Valparaíso fut clairement mon coup de cœur de ce début de voyage. Un port ouvert sur le pacifique qui a eu son heure de gloire un siècle auparavant. Aujourd’hui c’est un temple de la culture urbaine. Sillonner ses rues revient à parcourir un musée à ciel ouvert et le « street art » est à couper le souffle. C’est aussi la ville de cœur du poète Pablo Neruda et on peut y visiter sa maison sur le cerro Bellavista.

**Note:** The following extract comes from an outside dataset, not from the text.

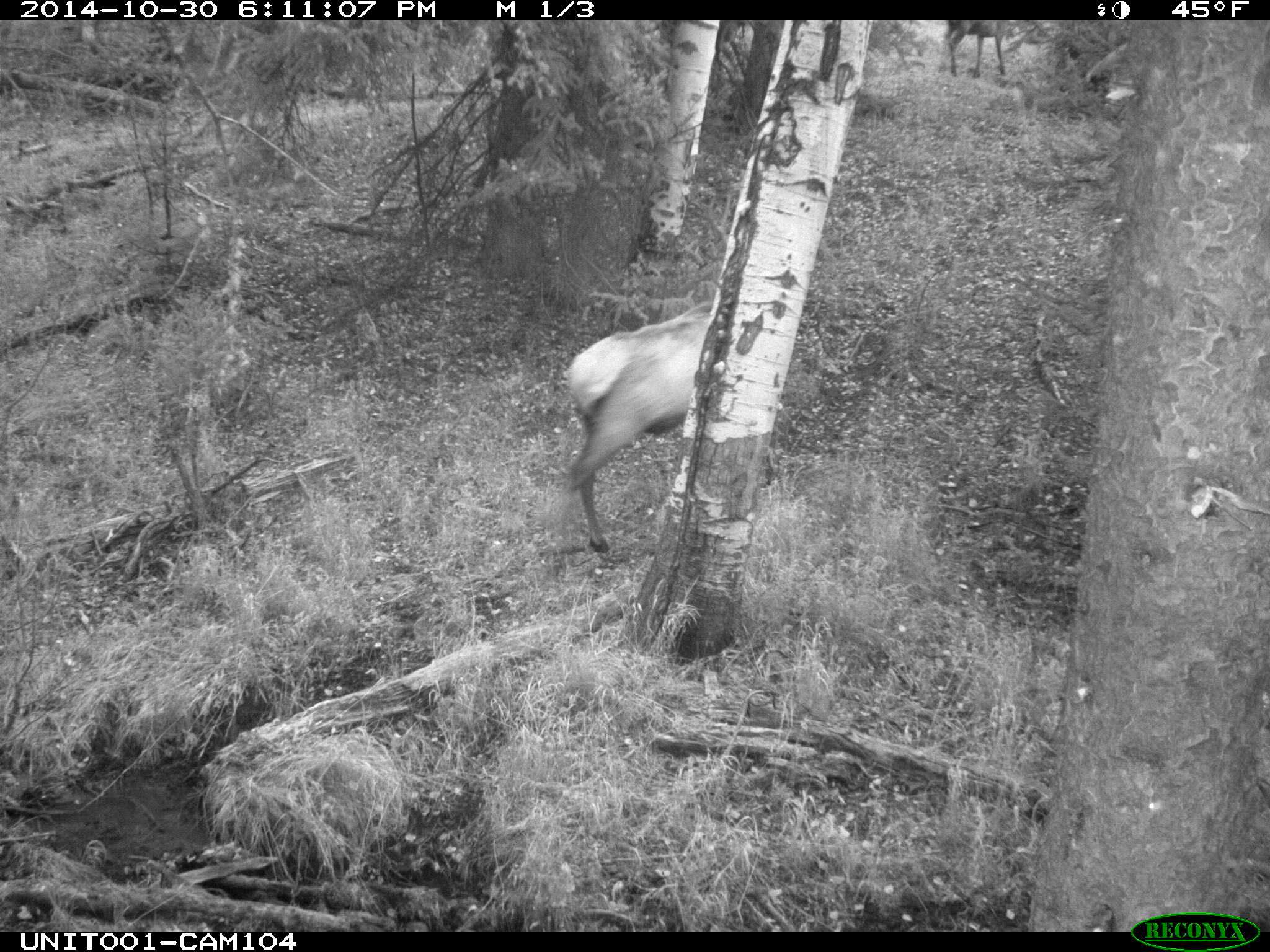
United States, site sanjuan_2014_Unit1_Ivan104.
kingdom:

Au Chili pour acheter un véhicule il te faut passer chez le notaire, signer des tas de documents et même enregistrer tes empreintes digitales sur le contrat de vente. En général pas de corruption dans le pays. Mais cela engendre des démarches administratives plutôt fastidieuses. Après de longues heures d’attente à l’office notarial, me voilà enfin propriétaire d’un 4X4 Suzuki Grand nomade, prêt à prendre la route du sud. J’avais prévu trois semaines pour trouver le bon véhicule et gérer l’ensemble des démarches, il m’en aura fallu cinq. Même si je reconnais avoir trainé un peu.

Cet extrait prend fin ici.